[Entries provided]
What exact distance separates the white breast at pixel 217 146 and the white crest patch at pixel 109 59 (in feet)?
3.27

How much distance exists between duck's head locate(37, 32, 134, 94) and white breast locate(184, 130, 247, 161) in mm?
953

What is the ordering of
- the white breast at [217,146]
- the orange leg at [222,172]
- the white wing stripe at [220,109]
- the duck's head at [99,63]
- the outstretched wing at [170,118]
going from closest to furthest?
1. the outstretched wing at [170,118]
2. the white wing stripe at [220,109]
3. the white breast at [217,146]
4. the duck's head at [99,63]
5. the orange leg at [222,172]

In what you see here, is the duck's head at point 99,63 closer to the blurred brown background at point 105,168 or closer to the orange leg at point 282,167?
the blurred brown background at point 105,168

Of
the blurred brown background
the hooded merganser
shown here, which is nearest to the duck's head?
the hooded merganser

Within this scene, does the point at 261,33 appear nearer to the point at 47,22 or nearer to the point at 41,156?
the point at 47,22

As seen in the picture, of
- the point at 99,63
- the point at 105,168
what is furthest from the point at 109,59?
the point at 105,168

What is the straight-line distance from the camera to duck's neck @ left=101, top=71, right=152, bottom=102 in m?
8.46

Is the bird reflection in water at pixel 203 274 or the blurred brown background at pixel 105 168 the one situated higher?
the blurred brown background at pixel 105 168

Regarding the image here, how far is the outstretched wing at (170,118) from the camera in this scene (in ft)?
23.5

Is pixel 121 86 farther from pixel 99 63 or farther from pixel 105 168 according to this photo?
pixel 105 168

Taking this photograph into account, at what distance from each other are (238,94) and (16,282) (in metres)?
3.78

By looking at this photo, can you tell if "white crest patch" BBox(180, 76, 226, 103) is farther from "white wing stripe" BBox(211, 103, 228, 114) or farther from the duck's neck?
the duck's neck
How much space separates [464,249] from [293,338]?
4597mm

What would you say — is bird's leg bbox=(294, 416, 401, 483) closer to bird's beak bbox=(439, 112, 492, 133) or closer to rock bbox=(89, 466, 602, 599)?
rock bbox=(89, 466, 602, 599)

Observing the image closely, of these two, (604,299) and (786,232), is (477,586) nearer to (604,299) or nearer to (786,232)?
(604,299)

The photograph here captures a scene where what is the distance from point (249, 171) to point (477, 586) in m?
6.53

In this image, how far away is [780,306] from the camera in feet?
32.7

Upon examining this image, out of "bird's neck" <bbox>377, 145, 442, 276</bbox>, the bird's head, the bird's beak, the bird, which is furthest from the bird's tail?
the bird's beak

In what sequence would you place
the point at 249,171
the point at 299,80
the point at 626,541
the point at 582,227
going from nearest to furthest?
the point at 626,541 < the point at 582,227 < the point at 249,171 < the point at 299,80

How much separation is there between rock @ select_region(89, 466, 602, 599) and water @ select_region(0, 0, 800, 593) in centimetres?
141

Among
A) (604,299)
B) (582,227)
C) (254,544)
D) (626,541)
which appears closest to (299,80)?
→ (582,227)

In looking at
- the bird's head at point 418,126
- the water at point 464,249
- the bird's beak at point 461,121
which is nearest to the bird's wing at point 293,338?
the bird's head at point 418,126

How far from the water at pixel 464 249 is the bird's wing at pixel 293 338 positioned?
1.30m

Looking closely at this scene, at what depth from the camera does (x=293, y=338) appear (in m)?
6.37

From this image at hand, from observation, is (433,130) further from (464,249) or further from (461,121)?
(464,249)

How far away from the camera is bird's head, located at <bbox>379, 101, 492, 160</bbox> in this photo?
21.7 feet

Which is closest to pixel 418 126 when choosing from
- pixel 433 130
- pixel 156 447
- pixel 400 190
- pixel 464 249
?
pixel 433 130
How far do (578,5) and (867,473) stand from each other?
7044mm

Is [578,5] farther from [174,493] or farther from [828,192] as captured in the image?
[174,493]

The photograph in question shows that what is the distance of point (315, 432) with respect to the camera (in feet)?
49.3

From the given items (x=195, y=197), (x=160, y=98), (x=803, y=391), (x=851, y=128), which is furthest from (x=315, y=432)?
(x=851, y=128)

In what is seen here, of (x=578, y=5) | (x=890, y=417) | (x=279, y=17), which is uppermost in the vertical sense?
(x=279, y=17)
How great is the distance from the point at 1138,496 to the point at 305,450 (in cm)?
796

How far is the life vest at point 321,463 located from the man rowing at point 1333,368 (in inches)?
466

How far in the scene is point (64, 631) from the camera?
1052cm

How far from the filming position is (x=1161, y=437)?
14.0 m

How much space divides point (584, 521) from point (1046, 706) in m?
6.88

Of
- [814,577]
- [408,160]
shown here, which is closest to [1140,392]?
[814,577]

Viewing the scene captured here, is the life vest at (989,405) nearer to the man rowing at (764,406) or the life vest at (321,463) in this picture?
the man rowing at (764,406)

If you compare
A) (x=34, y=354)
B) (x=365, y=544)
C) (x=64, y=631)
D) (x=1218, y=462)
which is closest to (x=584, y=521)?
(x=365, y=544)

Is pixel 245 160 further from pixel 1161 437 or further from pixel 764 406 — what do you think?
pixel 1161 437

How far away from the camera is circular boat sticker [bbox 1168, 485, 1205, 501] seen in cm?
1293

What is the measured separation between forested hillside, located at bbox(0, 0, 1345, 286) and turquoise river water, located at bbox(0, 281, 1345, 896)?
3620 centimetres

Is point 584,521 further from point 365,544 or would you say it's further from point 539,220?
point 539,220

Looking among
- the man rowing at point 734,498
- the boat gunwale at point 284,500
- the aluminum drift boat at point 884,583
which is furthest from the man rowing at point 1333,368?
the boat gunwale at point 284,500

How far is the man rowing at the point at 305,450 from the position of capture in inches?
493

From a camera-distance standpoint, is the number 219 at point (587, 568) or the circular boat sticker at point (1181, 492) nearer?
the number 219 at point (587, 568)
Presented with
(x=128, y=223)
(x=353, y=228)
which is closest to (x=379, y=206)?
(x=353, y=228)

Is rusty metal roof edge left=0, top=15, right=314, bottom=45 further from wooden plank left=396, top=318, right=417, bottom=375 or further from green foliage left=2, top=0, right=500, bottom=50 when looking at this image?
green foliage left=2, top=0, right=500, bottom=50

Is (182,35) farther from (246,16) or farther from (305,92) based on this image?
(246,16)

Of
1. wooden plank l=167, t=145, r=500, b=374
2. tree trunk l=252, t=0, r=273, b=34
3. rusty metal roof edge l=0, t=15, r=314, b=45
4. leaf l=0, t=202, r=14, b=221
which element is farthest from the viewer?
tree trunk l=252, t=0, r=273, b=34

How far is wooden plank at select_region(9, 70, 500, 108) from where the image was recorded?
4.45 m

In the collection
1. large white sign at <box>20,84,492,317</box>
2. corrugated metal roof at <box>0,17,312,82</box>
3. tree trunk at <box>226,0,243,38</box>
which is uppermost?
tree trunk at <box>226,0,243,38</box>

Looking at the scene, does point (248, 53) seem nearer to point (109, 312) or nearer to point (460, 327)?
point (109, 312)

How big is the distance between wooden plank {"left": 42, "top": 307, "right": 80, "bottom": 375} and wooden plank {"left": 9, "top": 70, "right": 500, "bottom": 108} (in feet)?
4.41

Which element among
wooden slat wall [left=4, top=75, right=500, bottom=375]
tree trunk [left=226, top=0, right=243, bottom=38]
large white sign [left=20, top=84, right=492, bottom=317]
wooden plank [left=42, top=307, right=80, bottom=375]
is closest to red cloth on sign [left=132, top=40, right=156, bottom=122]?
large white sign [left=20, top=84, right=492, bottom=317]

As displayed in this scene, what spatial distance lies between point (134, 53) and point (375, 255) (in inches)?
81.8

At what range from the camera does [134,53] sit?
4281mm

[What the task asks]
Repeat all of the records above exactly as written.

[Solution]
What exact distance separates the white breast at pixel 217 146 and the white crest patch at pixel 109 59 (in feet)?
3.27

How much distance exists between duck's head locate(37, 32, 134, 94) and white breast locate(184, 130, 247, 161) in mm?
953

What is the ordering of
- the white breast at [217,146]
- the orange leg at [222,172]
- the white wing stripe at [220,109]
- the duck's head at [99,63]
- the outstretched wing at [170,118]
going from closest to furthest?
1. the outstretched wing at [170,118]
2. the white wing stripe at [220,109]
3. the white breast at [217,146]
4. the duck's head at [99,63]
5. the orange leg at [222,172]

In what you see here, is the duck's head at point 99,63 closer to the blurred brown background at point 105,168 or closer to the orange leg at point 282,167?
the blurred brown background at point 105,168

Of
the blurred brown background
the hooded merganser
shown here, which is nearest to the duck's head?
the hooded merganser

Within this scene, does the point at 261,33 appear nearer to the point at 47,22 or nearer to the point at 41,156?
the point at 47,22

As seen in the picture, of
- the point at 99,63
- the point at 105,168
what is furthest from the point at 109,59?
the point at 105,168

What is the straight-line distance from the camera to duck's neck @ left=101, top=71, right=152, bottom=102 in m?
8.46

Is the bird reflection in water at pixel 203 274 or the blurred brown background at pixel 105 168 the one situated higher?
the blurred brown background at pixel 105 168

Regarding the image here, how far is the outstretched wing at (170,118) from the camera in this scene (in ft)?
23.5

Is pixel 121 86 farther from pixel 99 63 or farther from pixel 105 168 according to this photo?
pixel 105 168

Taking this photograph into account, at what distance from each other are (238,94) and (16,282) (in metres)?
3.78

By looking at this photo, can you tell if "white crest patch" BBox(180, 76, 226, 103) is farther from "white wing stripe" BBox(211, 103, 228, 114) or farther from the duck's neck?
the duck's neck
How much space separates [464,249] from [293,338]?
4597mm

What would you say — is bird's leg bbox=(294, 416, 401, 483) closer to bird's beak bbox=(439, 112, 492, 133) or closer to rock bbox=(89, 466, 602, 599)?
rock bbox=(89, 466, 602, 599)

Observing the image closely, of these two, (604,299) and (786,232), is (477,586) nearer to (604,299) or nearer to (786,232)?
(604,299)

The photograph here captures a scene where what is the distance from point (249, 171) to point (477, 586) in m?
6.53

In this image, how far away is [780,306] from the camera in feet?
32.7

Upon examining this image, out of "bird's neck" <bbox>377, 145, 442, 276</bbox>, the bird's head, the bird's beak, the bird, which is furthest from the bird's tail?
the bird's beak

In what sequence would you place
the point at 249,171
the point at 299,80
the point at 626,541
the point at 582,227
going from nearest to furthest?
the point at 626,541 < the point at 582,227 < the point at 249,171 < the point at 299,80

How much separation is there between rock @ select_region(89, 466, 602, 599) and water @ select_region(0, 0, 800, 593) in centimetres?
141

Among
A) (604,299)
B) (582,227)
C) (254,544)
D) (626,541)
which appears closest to (299,80)?
→ (582,227)

In looking at
- the bird's head at point 418,126
- the water at point 464,249
- the bird's beak at point 461,121
which is nearest to the bird's wing at point 293,338?
the bird's head at point 418,126

How far from the water at pixel 464 249 is the bird's wing at pixel 293 338 positioned?
1.30m

Looking closely at this scene, at what depth from the camera does (x=293, y=338) appear (in m)?
6.37

From this image at hand, from observation, is (433,130) further from (464,249) or further from (461,121)?
(464,249)

How far away from the camera is bird's head, located at <bbox>379, 101, 492, 160</bbox> in this photo?
21.7 feet

Which is closest to pixel 418 126 when choosing from
- pixel 433 130
- pixel 156 447
- pixel 400 190
- pixel 464 249
?
pixel 433 130
How far do (578,5) and (867,473) stand from each other?
7044mm

Is [578,5] farther from [174,493] or farther from [828,192] as captured in the image?
[174,493]

The photograph in question shows that what is the distance of point (315, 432) with respect to the camera (in feet)?
49.3

From the given items (x=195, y=197), (x=160, y=98), (x=803, y=391), (x=851, y=128), which is furthest from (x=315, y=432)?
(x=851, y=128)

In what is seen here, of (x=578, y=5) | (x=890, y=417) | (x=279, y=17), which is uppermost in the vertical sense?
(x=279, y=17)
How great is the distance from the point at 1138,496 to the point at 305,450 (in cm)?
796

How far is the life vest at point 321,463 located from the man rowing at point 1333,368 (in inches)?
466

How far in the scene is point (64, 631) from the camera?
1052cm

How far from the filming position is (x=1161, y=437)?
14.0 m

How much space divides point (584, 521) from point (1046, 706) in m?
6.88

Of
- [814,577]
- [408,160]
shown here, which is closest to [1140,392]?
[814,577]

Viewing the scene captured here, is the life vest at (989,405) nearer to the man rowing at (764,406) or the life vest at (321,463) in this picture?
the man rowing at (764,406)

If you compare
A) (x=34, y=354)
B) (x=365, y=544)
C) (x=64, y=631)
D) (x=1218, y=462)
which is closest to (x=584, y=521)?
(x=365, y=544)

Is pixel 245 160 further from pixel 1161 437 or further from pixel 764 406 — what do you think?
pixel 1161 437

How far away from the camera is circular boat sticker [bbox 1168, 485, 1205, 501] seen in cm?
1293

What is the measured separation between forested hillside, located at bbox(0, 0, 1345, 286) and turquoise river water, located at bbox(0, 281, 1345, 896)?
3620 centimetres

Is point 584,521 further from point 365,544 or would you say it's further from point 539,220?
point 539,220

Looking among
- the man rowing at point 734,498
- the boat gunwale at point 284,500
- the aluminum drift boat at point 884,583
which is furthest from the man rowing at point 1333,368?
the boat gunwale at point 284,500

How far is the man rowing at the point at 305,450 from the position of capture in inches?
493

From a camera-distance standpoint, is the number 219 at point (587, 568) or the circular boat sticker at point (1181, 492) nearer?
the number 219 at point (587, 568)
Presented with
(x=128, y=223)
(x=353, y=228)
which is closest to (x=379, y=206)?
(x=353, y=228)

Is rusty metal roof edge left=0, top=15, right=314, bottom=45 further from wooden plank left=396, top=318, right=417, bottom=375 or further from green foliage left=2, top=0, right=500, bottom=50 when looking at this image?
green foliage left=2, top=0, right=500, bottom=50

Is (182,35) farther from (246,16) or farther from (305,92) based on this image?
(246,16)

Of
1. wooden plank l=167, t=145, r=500, b=374
2. tree trunk l=252, t=0, r=273, b=34
3. rusty metal roof edge l=0, t=15, r=314, b=45
4. leaf l=0, t=202, r=14, b=221
which element is farthest from the viewer?
tree trunk l=252, t=0, r=273, b=34

How far is wooden plank at select_region(9, 70, 500, 108) from where the image was recorded?
4.45 m

In the collection
1. large white sign at <box>20,84,492,317</box>
2. corrugated metal roof at <box>0,17,312,82</box>
3. tree trunk at <box>226,0,243,38</box>
which is uppermost?
tree trunk at <box>226,0,243,38</box>

Looking at the scene, does point (248, 53) seem nearer to point (109, 312) or nearer to point (460, 327)?
point (109, 312)

How big is the distance between wooden plank {"left": 42, "top": 307, "right": 80, "bottom": 375} and wooden plank {"left": 9, "top": 70, "right": 500, "bottom": 108} (in feet)?
4.41

Which element among
wooden slat wall [left=4, top=75, right=500, bottom=375]
tree trunk [left=226, top=0, right=243, bottom=38]
large white sign [left=20, top=84, right=492, bottom=317]
wooden plank [left=42, top=307, right=80, bottom=375]
is closest to red cloth on sign [left=132, top=40, right=156, bottom=122]?
large white sign [left=20, top=84, right=492, bottom=317]

As displayed in this scene, what spatial distance lies between point (134, 53) and point (375, 255) (in inches)?
81.8

At what range from the camera does [134,53] sit?
4281mm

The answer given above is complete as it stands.